Flowers for U.S. Senator John McCain at Vietnam War crash site in Hanoi

FAN Editor
U.S. citizen Kristin places flowers in memory of the late U.S. Senator John McCain (R-AZ) at the McCain Memorial in Hanoi, Vietnam
U.S. citizen Kristin places flowers in memory of the late U.S. Senator John McCain (R-AZ) at the McCain Memorial in Hanoi, Vietnam August 26, 2018. REUTERS/Kham

August 26, 2018

By James Pearson

HANOI (Reuters) – On the shores of a still and peaceful lake on the edge of downtown Hanoi, the inscription on a faded monument stands as a reminder of a violent event 51 years ago.

“On Oct 26, 1967, at Truc Bach Lake, the military and people of Hanoi arrested Major John Sidney McCain, a pilot of the American Navy’s air force,” it says on the sculpture, which depicts an airman with his hands above his head in front of a broken plane wing.

McCain, a U.S. senator who ran unsuccessfully for president as a self-styled maverick Republican in 2008 and became a prominent critic of President Donald Trump, died on Saturday, his office said. He was 81.

The naval aviator was flying one of 10 planes that were shot down by the North Vietnamese military on the same day, according to the inscription on the statue, which McCain himself visited on a return to Vietnam in 2009.

“I felt compelled to come out here and bring some flowers,” said Robert Gibb, an American in Hanoi who placed a bouquet of yellow chrysanthemums at the foot of the monument after hearing the news of McCain’s death on Sunday morning.

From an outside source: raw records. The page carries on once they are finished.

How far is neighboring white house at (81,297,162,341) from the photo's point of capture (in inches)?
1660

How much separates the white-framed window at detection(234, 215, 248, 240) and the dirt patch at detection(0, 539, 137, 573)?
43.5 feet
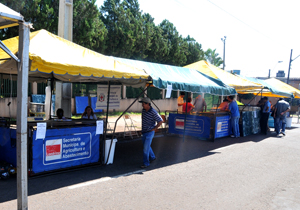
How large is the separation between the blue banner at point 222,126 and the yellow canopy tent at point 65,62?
499cm

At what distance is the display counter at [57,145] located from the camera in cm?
559

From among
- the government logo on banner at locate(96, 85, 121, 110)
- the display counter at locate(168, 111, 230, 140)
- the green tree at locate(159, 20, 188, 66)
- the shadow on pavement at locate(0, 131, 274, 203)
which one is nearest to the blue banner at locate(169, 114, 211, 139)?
the display counter at locate(168, 111, 230, 140)

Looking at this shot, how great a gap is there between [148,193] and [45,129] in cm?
242

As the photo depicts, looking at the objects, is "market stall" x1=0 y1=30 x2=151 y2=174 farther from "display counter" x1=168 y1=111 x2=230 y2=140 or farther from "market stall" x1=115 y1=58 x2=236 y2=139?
"display counter" x1=168 y1=111 x2=230 y2=140

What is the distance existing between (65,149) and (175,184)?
2556 mm

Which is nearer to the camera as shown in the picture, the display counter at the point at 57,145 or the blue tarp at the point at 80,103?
the display counter at the point at 57,145

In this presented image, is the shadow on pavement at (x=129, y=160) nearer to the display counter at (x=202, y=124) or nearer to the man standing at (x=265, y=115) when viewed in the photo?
the display counter at (x=202, y=124)

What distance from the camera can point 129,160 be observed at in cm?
743

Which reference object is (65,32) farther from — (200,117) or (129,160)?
(200,117)

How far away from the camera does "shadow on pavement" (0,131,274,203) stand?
17.1 feet

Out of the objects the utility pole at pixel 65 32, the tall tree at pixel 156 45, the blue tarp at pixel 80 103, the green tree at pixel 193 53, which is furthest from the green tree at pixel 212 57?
the utility pole at pixel 65 32

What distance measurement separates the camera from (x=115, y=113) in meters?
19.2

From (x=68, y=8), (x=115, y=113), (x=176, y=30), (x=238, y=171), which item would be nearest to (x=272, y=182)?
(x=238, y=171)

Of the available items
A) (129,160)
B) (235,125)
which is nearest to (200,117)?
(235,125)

Gibb was one of several U.S. citizens living in the Vietnamese capital to visit the monument with tributes. Most brought flowers. One man offered a folded U.S. flag.

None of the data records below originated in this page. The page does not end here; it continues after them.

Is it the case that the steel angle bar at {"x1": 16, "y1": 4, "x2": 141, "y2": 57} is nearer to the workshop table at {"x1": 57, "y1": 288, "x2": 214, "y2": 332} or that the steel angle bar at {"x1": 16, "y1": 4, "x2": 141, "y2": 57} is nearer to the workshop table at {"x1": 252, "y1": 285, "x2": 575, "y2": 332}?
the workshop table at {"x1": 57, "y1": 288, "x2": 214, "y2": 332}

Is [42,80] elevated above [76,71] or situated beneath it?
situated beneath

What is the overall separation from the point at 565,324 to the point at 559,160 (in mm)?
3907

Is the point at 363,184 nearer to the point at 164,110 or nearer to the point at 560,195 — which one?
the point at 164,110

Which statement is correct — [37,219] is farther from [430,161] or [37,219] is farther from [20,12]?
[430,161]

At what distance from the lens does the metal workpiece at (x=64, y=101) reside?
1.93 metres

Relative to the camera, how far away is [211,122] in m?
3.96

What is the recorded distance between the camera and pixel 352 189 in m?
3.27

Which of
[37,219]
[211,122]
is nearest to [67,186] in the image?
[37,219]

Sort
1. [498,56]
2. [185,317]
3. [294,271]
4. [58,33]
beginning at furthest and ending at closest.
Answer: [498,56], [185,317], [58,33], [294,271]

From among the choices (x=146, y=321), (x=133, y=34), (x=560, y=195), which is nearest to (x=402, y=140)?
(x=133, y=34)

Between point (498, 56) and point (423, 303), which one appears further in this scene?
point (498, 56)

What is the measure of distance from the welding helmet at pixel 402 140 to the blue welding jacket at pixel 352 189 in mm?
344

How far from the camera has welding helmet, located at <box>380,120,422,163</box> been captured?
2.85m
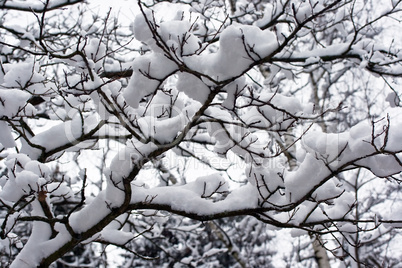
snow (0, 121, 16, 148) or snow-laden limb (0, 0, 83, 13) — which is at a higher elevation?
snow-laden limb (0, 0, 83, 13)

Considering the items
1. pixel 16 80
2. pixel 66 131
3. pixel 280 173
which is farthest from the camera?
pixel 66 131

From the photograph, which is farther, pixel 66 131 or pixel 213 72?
pixel 66 131

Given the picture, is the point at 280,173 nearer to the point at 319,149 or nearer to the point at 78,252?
the point at 319,149

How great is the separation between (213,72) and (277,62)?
7.21ft

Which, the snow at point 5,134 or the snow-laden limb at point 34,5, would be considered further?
the snow-laden limb at point 34,5

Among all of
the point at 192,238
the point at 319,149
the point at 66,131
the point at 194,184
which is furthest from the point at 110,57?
the point at 192,238

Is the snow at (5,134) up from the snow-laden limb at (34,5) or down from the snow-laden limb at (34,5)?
down

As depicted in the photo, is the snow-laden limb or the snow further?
the snow-laden limb

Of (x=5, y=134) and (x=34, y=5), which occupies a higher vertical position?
(x=34, y=5)

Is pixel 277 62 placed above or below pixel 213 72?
above

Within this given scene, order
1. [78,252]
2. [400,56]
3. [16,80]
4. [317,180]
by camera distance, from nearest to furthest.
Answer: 1. [317,180]
2. [16,80]
3. [400,56]
4. [78,252]

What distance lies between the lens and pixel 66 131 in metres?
2.64

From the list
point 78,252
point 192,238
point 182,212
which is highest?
point 192,238

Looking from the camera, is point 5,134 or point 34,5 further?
point 34,5
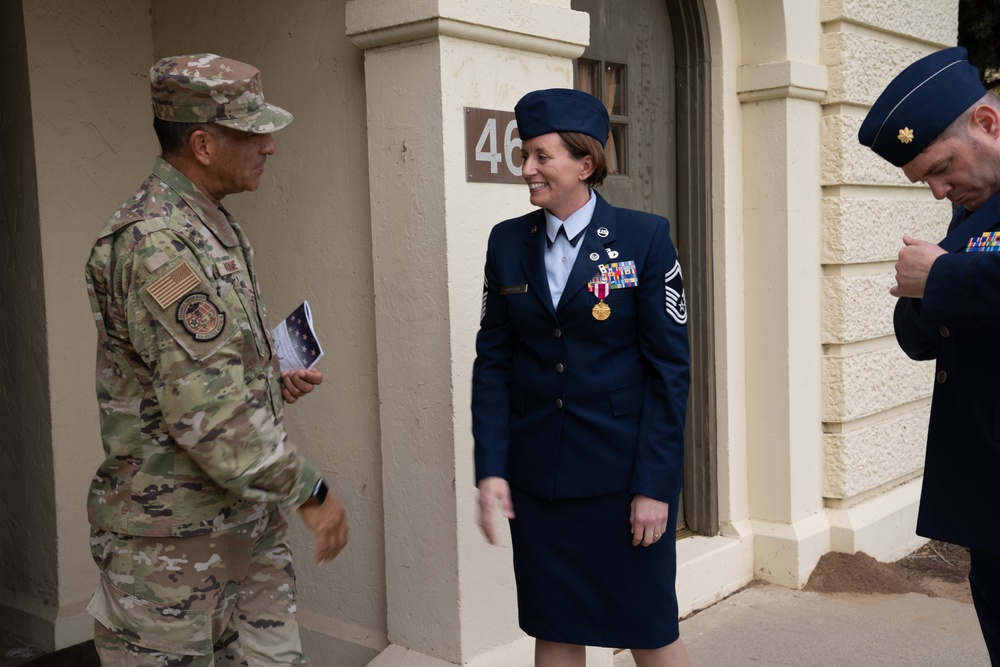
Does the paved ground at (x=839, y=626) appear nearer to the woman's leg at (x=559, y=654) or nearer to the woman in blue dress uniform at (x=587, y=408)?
the woman's leg at (x=559, y=654)

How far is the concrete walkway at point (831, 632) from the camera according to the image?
410cm

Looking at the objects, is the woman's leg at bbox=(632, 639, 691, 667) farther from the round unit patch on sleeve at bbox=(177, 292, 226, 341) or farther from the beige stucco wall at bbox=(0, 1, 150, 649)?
the beige stucco wall at bbox=(0, 1, 150, 649)

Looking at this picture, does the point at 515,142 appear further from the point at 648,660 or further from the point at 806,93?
the point at 806,93

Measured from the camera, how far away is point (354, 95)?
3.58 meters

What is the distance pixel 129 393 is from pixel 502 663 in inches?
65.5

“He was the last guy I ever voted for president,” said Gibb. “The moment he dropped in here changed his life forever.”

McCain was dragged out of Truc Bach lake and spent the next five-and-a-half years as a high-profile prisoner of war in Hoa Lo prison – the infamous “Hanoi Hilton’ – where he said he and others were tortured.

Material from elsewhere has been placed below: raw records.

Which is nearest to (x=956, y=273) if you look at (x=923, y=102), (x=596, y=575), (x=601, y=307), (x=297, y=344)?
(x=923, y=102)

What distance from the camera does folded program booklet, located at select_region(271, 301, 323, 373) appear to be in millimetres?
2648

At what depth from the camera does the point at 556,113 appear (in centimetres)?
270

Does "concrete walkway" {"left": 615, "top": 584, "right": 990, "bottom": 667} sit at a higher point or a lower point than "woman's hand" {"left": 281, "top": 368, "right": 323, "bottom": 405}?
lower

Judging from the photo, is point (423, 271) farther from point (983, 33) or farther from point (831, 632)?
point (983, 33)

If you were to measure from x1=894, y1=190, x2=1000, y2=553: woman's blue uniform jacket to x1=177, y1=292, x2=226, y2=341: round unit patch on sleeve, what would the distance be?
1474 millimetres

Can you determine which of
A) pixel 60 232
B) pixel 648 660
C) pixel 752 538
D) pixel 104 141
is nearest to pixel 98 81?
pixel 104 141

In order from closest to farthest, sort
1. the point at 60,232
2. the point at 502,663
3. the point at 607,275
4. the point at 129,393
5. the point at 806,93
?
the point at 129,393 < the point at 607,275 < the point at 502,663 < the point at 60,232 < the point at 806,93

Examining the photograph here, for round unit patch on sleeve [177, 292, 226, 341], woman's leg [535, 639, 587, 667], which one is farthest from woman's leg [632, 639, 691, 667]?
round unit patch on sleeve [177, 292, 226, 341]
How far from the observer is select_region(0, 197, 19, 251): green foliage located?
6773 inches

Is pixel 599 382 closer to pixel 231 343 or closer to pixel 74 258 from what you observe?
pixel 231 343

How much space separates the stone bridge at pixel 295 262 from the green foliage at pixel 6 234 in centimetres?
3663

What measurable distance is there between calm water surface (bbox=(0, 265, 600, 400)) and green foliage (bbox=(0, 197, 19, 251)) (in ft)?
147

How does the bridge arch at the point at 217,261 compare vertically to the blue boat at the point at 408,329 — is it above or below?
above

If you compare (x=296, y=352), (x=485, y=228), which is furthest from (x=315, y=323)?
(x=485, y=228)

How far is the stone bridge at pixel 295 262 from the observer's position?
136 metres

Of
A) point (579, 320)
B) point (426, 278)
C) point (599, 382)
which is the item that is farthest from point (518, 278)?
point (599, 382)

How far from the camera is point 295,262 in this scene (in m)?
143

Vietnam says the American prisoners were treated well.

A statue marking the spot by the lake was erected in 1967, and renovated in the 1980s and 1990s.

The monument is easy to miss – the tree-lined street it stands on is now a popular tourist destination, dotted with cafes, ice cream parlors and vendors selling cotton candy from the back of bicycles.

Le Ma Luong, the former director of the Vietnam Military History Museum in Hanoi who met McCain soon after 2010, told Reuters he remembered the late senator as an articulate and professional man who contributed greatly to building relations with Vietnam.

Luong said he felt sorry that in return Vietnam had been unable to locate the ring McCain was wearing on the day he was dragged out of the lake.

“That was the ring his wife gave him and it went missing after he was shot down and rescued. We have tried our best to find it but in vain,” said Luong. “Anyone who lost a ring from their beloved would be devastated by it, not just him”.

“His contribution to the Vietnam-U.S. relationship will be remembered.”